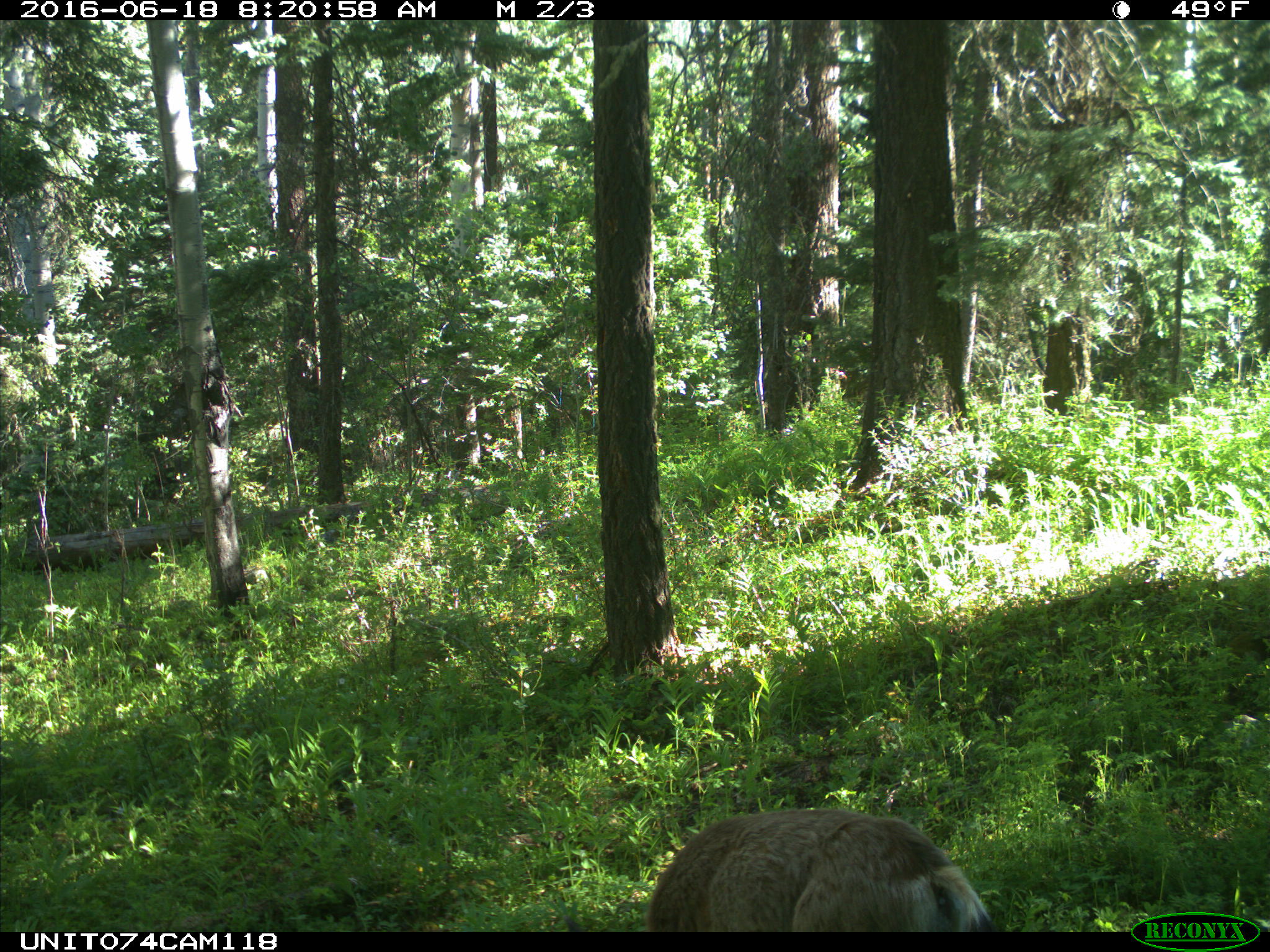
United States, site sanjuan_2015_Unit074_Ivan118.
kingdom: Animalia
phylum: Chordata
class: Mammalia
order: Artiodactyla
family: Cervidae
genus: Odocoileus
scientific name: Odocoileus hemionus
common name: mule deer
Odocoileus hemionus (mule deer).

* * *

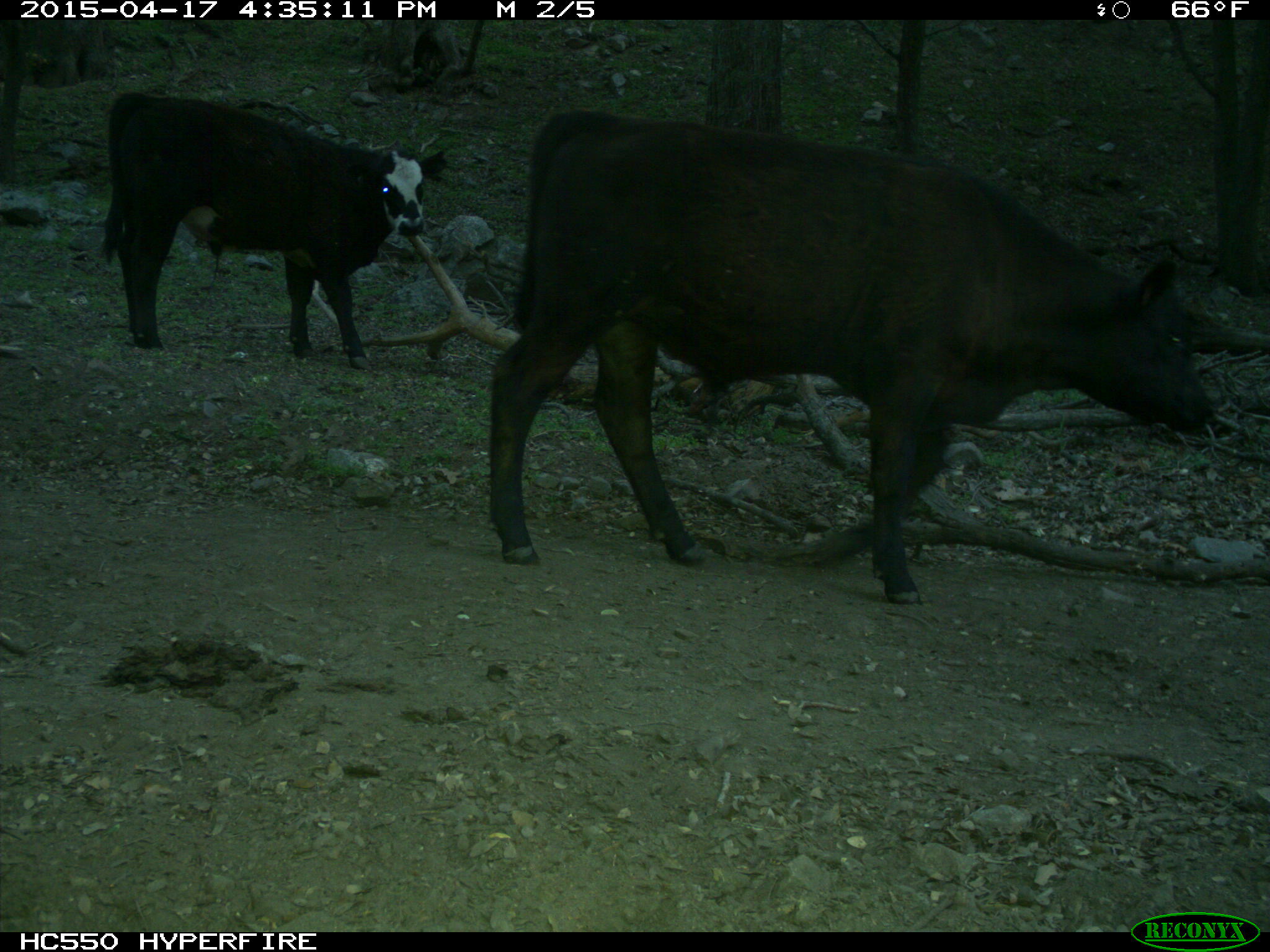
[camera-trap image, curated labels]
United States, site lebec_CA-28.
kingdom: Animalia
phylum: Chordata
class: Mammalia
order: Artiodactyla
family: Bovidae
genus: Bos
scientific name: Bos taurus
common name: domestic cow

--

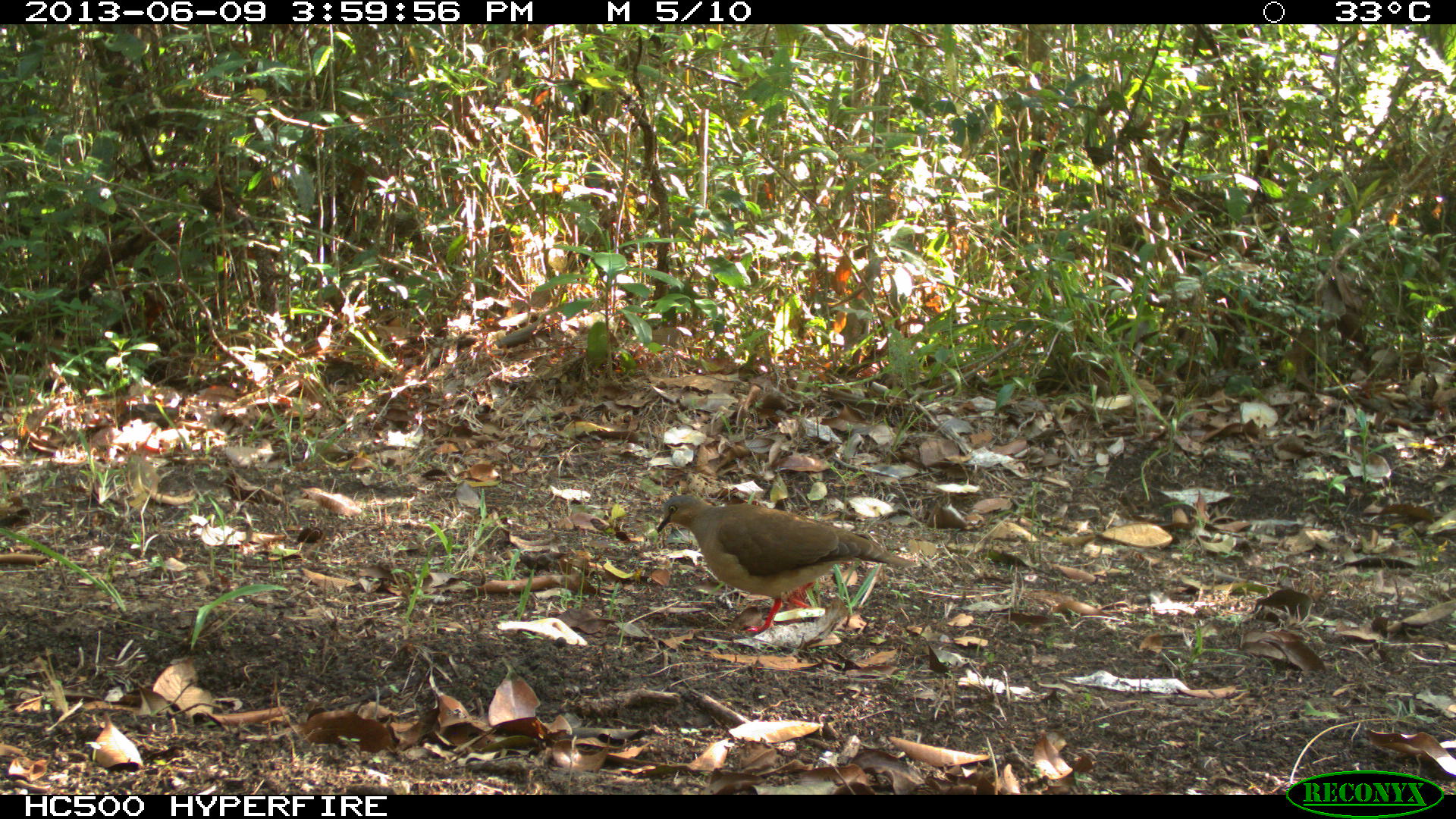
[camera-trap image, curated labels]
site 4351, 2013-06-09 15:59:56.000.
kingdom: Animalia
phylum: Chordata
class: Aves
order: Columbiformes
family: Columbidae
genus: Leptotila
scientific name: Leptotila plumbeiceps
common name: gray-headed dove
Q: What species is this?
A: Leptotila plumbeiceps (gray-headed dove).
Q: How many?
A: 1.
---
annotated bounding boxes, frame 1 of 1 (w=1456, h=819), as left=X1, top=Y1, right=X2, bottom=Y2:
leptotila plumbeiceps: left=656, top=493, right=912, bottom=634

What the task asks: Scan the entries above for the line containing "United States, site lebec_CA-28.", and copy it and all lines after it exactly, down to and including the line containing "common name: domestic cow".

Response:
United States, site lebec_CA-28.
kingdom: Animalia
phylum: Chordata
class: Mammalia
order: Artiodactyla
family: Bovidae
genus: Bos
scientific name: Bos taurus
common name: domestic cow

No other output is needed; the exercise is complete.